In our professional judgment, anything investors can do to remove emotions and instill discipline to the investment process will likely improve decision-making.

We view rebalancing as an ideal way to maintain a portfolio’s risk profile.  Organizations that lack clear asset allocation targets have nothing to rebalance to.  Their portfolio allocation will drift as does the market until some judgment to change course is made.  On the other hand, organizations with a formal target asset allocation must decide the circumstances that will trigger a move back to the targets.  A formal rebalancing policy enables these circumstances to be established in advance and free from the noise of the market.
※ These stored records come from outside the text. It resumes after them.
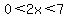 0%3C2x%3C7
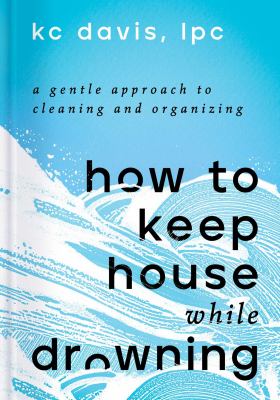 Image for "How to Keep House While Drowning"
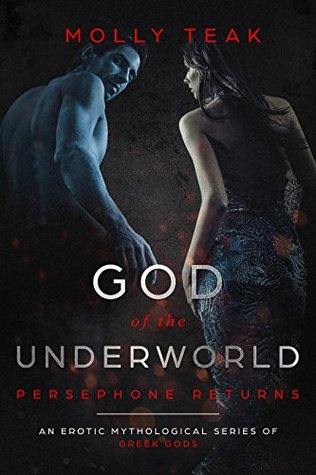 Download God of the Underworld: Persephone Returns (An Erotic Mythological Series of Greek Gods Book 1) - Molly Teak | ePub
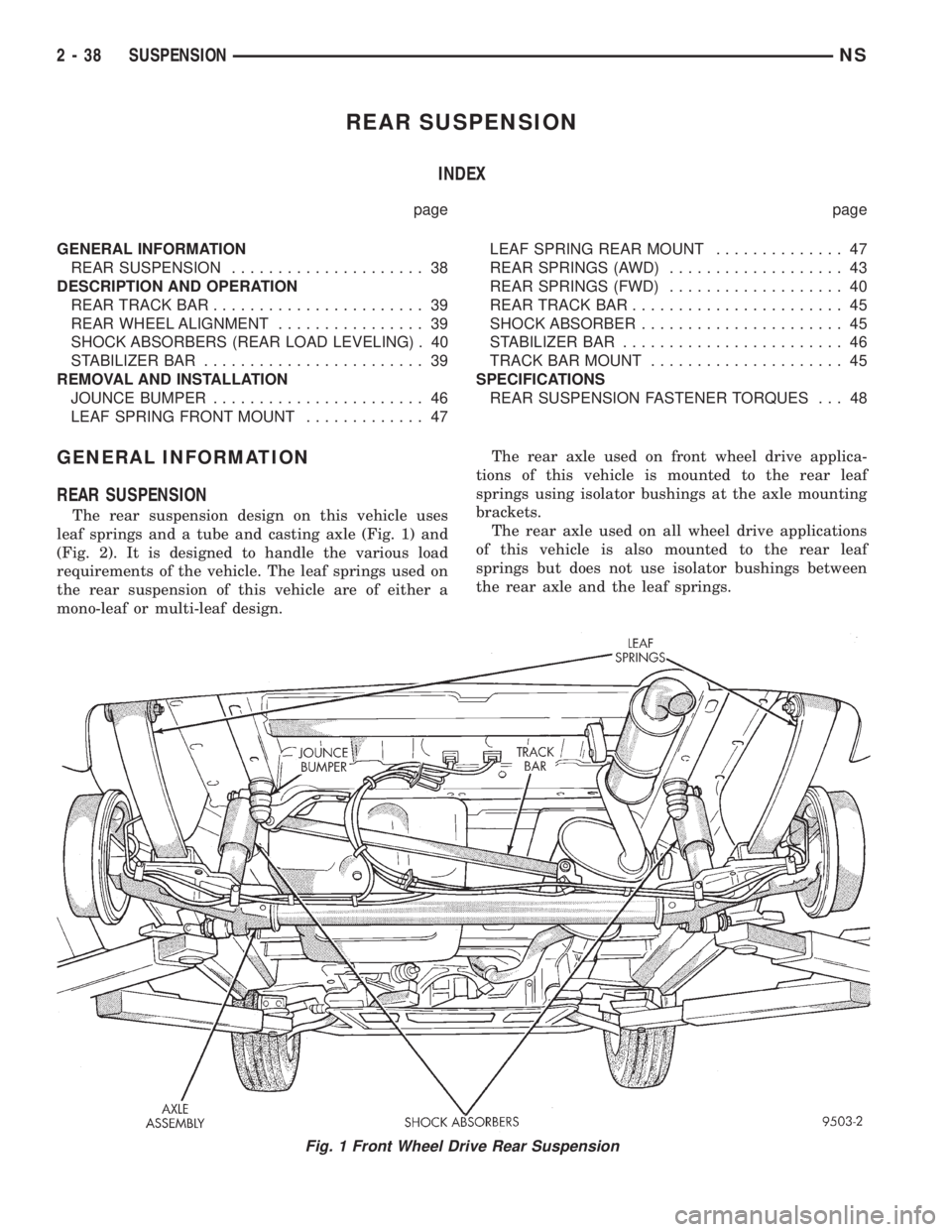 CHRYSLER VOYAGER 1996 Repair Manual REAR SUSPENSION
INDEX
page page
GENERAL INFORMATION
REAR SUSPENSION..................... 38
DESCRIPTION AND OPERATION
REAR TRACK BAR....................... 39
REAR WHEEL ALIGNMENT................ 39
S CHRYSLER VOYAGER 1996 Repair Manual REAR SUSPENSION
INDEX
page page
GENERAL INFORMATION
REAR SUSPENSION..................... 38
DESCRIPTION AND OPERATION
REAR TRACK BAR....................... 39
REAR WHEEL ALIGNMENT................ 39
S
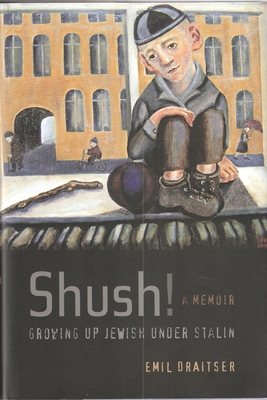 Shush! Growing up Jewish under Stalin: A Memoir - Draitser, Emil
Rebalancing involves making decisions when markets are volatile.  When stocks are down, for example, it’s human nature to believe they are “falling,” which assumes there is further to go.  Without a clear policy to drive action, it’s likely investors will miss the opportunity to buy lower.   Rebalancing presents an opportunity to take advantage of market volatility by systematically taking profits from market segment that have risen in value and using the proceeds to buy in to market segments that have fallen.

In our opinion, any rebalancing policy is better than not having one at all.  Our preference, however, is a policy that allows a certain degree of drift from a target.  While asset allocations should be monitored regularly, rebalancing is only necessary when a portfolio has moved too far from its target.  Otherwise, the risk profile of the portfolio remains intact and incurring transaction costs is unnecessary.

We don’t believe it’s possible for anyone to consistently and reliable time markets.  Absent some extraordinary ability to see the future, RWM strongly encourages nonprofits of all sizes to maintain clear asset allocation targets, consider the rebalancing strategy that works best for them, formally outline the rebalancing guidelines in their investment policy, and stick with it.  Let investing be simple.